**BRANO DI PARTENZA:**
• • • • • • •
Con 180 sì, 26 contrari e un astenuto
Il Senato approva il ddl sulla Concorrenza e il Mercato che privatizza i servizi pubblici locali
Ignorate la mobilitazione e la protesta popolare
Lunedì 30 maggio scorso il Senato ha approvato il disegno di legge sulla Concorrenza e il Mercato eseguendo gli ordini del governo del banchiere massone Draghi e dell’Unione Europea imperialista, che spingono perché il provvedimento venga approvato in tempi rapidi, con il prossimo voto della Camera e l'ultimo passaggio al Senato, così da permettere poi l’emanazione dei decreti attuativi entro l’anno, passaggio necessario per l’accesso ai fondi del Next Generation Eu.
La lotta contro il ddl Concorrenza ha prodotto mobilitazioni e manifestazioni nel Paese, ed è riuscita persino a far schierare contro quattro consigli regionali, tutti i consigli comunali delle più grandi città e diverse decine di comuni medi e piccoli.
Cosa che ha spinto Draghi a fare retromarcia sull’obbligo di privatizzazione dei servizi pubblici locali e sulla possibilità per i Comuni di autoprodurre i servizi pubblici per la comunità di riferimento.
• • • • • • •
Riscrivi il passo del testo sul ddl Concorrenza che si apre con le parole "La lotta contro" e si chiude con "medi e piccoli.", mettendo "cortei" al posto di "manifestazioni".
• • • • • • •
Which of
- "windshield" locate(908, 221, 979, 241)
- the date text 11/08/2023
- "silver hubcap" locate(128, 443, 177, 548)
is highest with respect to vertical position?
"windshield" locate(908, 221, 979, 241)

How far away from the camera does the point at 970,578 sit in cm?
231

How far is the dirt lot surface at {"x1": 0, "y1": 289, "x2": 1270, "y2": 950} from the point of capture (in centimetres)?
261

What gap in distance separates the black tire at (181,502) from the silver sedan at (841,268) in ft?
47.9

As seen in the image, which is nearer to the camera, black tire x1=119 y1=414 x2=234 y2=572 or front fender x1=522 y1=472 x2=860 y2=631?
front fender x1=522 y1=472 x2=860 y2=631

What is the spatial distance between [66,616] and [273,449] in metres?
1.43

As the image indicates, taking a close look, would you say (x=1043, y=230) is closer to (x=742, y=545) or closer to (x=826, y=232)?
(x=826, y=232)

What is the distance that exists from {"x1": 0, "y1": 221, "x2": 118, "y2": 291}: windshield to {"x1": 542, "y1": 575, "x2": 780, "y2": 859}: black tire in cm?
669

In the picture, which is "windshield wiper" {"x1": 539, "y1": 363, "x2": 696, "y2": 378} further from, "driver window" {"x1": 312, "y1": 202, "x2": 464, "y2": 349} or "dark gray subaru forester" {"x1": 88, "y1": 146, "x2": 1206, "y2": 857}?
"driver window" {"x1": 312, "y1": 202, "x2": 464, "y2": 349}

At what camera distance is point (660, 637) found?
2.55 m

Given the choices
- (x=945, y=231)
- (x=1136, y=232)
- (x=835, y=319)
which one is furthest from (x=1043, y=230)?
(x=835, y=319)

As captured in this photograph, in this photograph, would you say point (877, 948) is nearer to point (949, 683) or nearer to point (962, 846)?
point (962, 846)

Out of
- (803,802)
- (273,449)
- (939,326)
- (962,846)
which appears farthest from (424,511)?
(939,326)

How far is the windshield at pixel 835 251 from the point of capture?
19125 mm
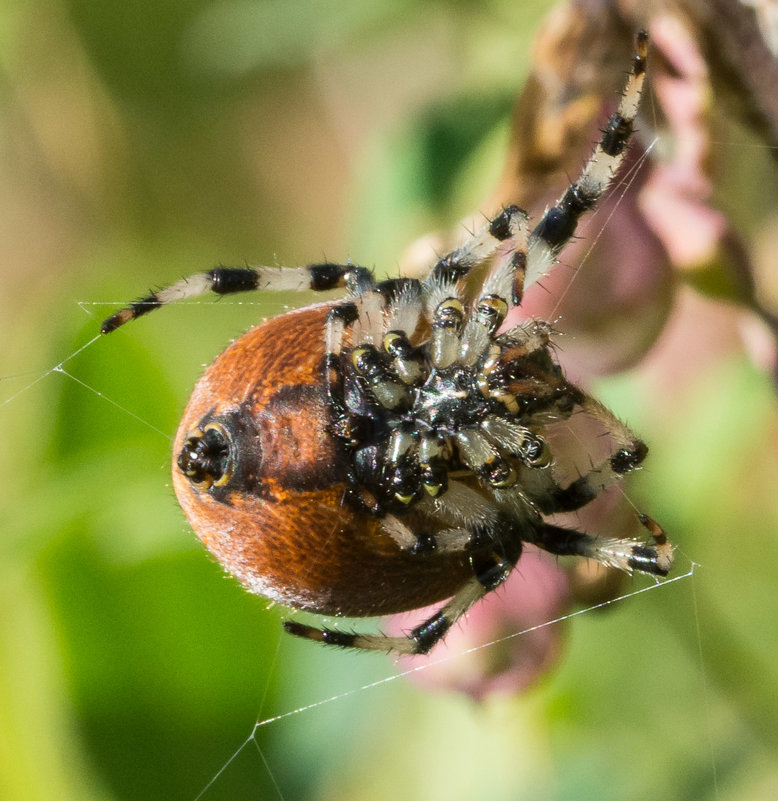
• • • • • • •
**RISULTATO DEL COMPITO:**
La lotta contro il ddl Concorrenza ha prodotto mobilitazioni e cortei nel Paese, ed è riuscita persino a far schierare contro quattro consigli regionali, tutti i consigli comunali delle più grandi città e diverse decine di comuni medi e piccoli.